As of March 2024, there is no type hinting support for the statsmodel library.  However, to distinguish between the various statsmodel object types, I use the following hints:



In [1]:
# smf.ols   ordinary least square model object
# smf.ols.fit  model results object

See below how this is used in code.

After importing the data, we now create a statistical model on line 16 in the code below.  Pay attention to how the model is specified with the formula `"Babies ~ Storks`, which states that the number of Babies should depend on the number of storks.
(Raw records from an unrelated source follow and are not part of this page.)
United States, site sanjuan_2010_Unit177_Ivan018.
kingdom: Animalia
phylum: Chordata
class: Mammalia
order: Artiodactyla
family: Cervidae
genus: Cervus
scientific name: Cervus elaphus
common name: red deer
These names must correspond to the variable names in the data frame `df`! So it is a good ideas to use the `columns()` method to set the column names to single word like "Babies" instead of "Birthrate per year".

Once the model is defined, we request to fit the model against the data (line 17) The results of the `fit()` method will be stored in the `results` variable.  Line 18, then invokes the `summary()` method of the results object.



In [1]:
import statsmodels.formula.api as smf
import pandas as pd  # import pandas as pd
import pathlib as pl

fn: str = "storks_vs_birth_rate.csv"  # file name
cwd: pl.Path = pl.Path.cwd()
fqfn: pl.Path = pl.Path(f"{cwd}/{fn}")
if not fqfn.exists():  # check if the file is actually there
    raise FileNotFoundError(f"Cannot find file {fqfn}")

df: pd.DataFrame = pd.read_csv(fn)  # read data
df.columns = ["Babies", "Storks"]  # replace colum names

model: smf.ols = smf.ols(formula="Babies ~ Storks", data=df)
results: model.fit = model.fit()  # fit the model to the data
display(results.summary())  # print the results of the analysis

Plenty of information here, probably more than you asked for. Let's tease out the important ones:

-   The first line states that `Babies` is the dependent variable. This is useful and will help you to catch errors in your model definition.
-   The second line confirms that this is an ordinary least squares model
-   Then, there are also a couple of warnings, indicating that your data quality may be less than excellent. But we knew this already from testing whether the data is normal distributed or not.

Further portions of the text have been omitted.